NUR-SULTAN – È terminata con quattro ore di vantaggio la faticosa giornata di Papa Francesco in Kazakhstan. L’arrivo nel cuore futuristico della steppa, la moderna e immaginifica Nur Sultan, dopo una cavalcata aerea sull’Europa, scelta obbligata per evitare i cieli infuocati di Ucraina e Russia. Così il Papa indomito ha scelto con determinazione e caparbietà di portare a termine il progetto di un viaggio che lo avvicina più che mai a Kiev e Mosca, quasi equidistanti dalla capitale kazaka, la vecchia Astana ribattezzata per omaggiare il padre-padrone del Paese, quel Nazarbayev da cui i kazaki si sono recentemente emancipati.
Sull’aereo Francesco ha mostrato tutta la sua fragilità: gli 86 anni a cui si avvicina trascinandosi il ginocchio riottoso. Nel salutare i giornalisti a bordo dell’aereo, rito consolidato a cui non ha voluto mancare, ha dovuto abbandonare la certezza della sedia a rotelle per un bastone robusto che lo ha condotto attraverso gli stretti corridoi dell’Airbus 330. Il passo stentato, le mani che arpionavano i sedili, puntellando il corpo pesante di dolore, il volto strattonato dalle fitte che attraversavano la gamba destra eppure trasformato dal sorriso nell’incontro con storie, richieste, preghiere, abbracci o persino domande maliziose sulla contemporaneità di presenza in Kazakistan di Xi Jinping, il presidente di quella Repubblica Popolare Cinese che sembra come un gambero avvicinarsi di un passo e poi allontanarsi di due.
Di questa improvvisa fragilità si sono fatti carico pietosi gli ospiti kazaki, pronti a prendersi cura di Francesco, anticipando i suoi cedimenti, offrendo poltrone e sedie a rotelle, adeguandosi al ritmo delle ruote, come ha fatto il presidente Kassym-Jomart Tokayev, delfino dell’ex funzionario del regime sovietico Nazarbayev, accogliendo con ogni premura il “messaggero di pace”, pellegrino nell’Asia centrale per partecipare al settimo Congresso dei leader delle religioni mondiali e tradizionali.
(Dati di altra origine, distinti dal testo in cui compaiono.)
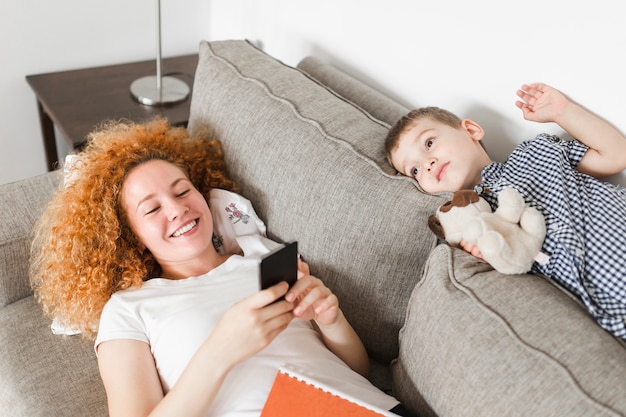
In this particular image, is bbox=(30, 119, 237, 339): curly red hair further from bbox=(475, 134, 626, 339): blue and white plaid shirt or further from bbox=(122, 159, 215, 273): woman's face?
bbox=(475, 134, 626, 339): blue and white plaid shirt

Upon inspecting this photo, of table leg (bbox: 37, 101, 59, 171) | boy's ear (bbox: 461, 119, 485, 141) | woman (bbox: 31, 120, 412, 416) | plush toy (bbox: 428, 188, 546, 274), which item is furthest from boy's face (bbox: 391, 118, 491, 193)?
table leg (bbox: 37, 101, 59, 171)

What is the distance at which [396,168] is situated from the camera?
4.02ft

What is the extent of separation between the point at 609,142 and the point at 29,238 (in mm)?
1318

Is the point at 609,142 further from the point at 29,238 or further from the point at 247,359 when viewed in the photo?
the point at 29,238

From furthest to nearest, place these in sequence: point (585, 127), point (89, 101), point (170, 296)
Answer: point (89, 101) → point (170, 296) → point (585, 127)

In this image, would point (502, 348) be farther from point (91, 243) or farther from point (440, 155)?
point (91, 243)

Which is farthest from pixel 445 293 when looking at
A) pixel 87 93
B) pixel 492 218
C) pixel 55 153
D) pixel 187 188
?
pixel 55 153

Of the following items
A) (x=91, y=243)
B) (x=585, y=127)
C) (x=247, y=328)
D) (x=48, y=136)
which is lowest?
(x=48, y=136)

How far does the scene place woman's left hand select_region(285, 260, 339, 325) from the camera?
3.28 feet

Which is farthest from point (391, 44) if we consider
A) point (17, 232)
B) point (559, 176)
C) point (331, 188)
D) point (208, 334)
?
point (17, 232)

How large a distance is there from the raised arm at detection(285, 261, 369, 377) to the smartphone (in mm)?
44

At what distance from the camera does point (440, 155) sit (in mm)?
1160

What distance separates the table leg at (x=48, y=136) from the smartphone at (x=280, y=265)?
5.14 feet

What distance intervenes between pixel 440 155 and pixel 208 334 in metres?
0.59
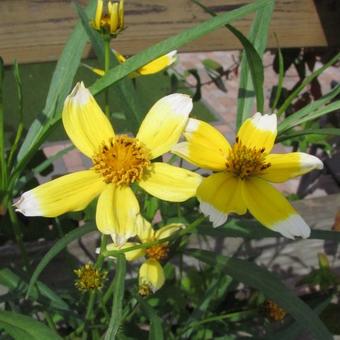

Lo stesso presidente lo ha scortato da Ak Orda, il quartier generale foderato di marmi bianchi, sede della presidenza kazaka, al Qazaq Concert Hall dove il pontefice ha fatto il suo primo discorso, diventando il megafono del grido dei tanti che implorano la pace. Perché non bisogna poi giraci intorno: la visita di Francesco in quello che ha definito un laboratorio multiculturale e multi religioso in Asia centrale è motivata dall’ostinazione nel continuare a chiamare le cose con il loro nome. Così l’operazione militare in Ucraina ancora una volta viene definita la “folle e tragica guerra” originata da “un’invasione”, solo la punta di un macigno in cui inciampa la coscienza occidentale, il moltiplicarsi di scontri e minacce in molte zone del pianeta.
Nel paese “dell’incontro”, ponte tra Europa ed Asia, anello di congiunzione tra Oriente ed Occidente, Francesco ha voluto subito lanciare le sfide che riguardano non solo il Kazakistan ma il mondo intero, tenuto in ostaggio dall’ingiustizia e dalla violenza. Così ha parlato di democrazia, parola rinfrescata di vernice nell’Italia prossima al voto, di buona politica fatta di ascolto della gente e di risposte a legittimi bisogni, di contrasto alla corruzione. Di come uno stile politico attento alle fasce più deboli della popolazione, giovani, lavoratori o disabili, sia la risposta più efficace ad estremismi, personalismi e populismi. Ma soprattutto ancora una volta Papa Francesco ha chiesto di allargare l’impegno diplomatico a favore del dialogo e dell’incontro. Perché il problema di qualcuno è oggi problema di tutti. E il pianeta del post-Covid questo avrebbe dovuto capirlo da un pezzo.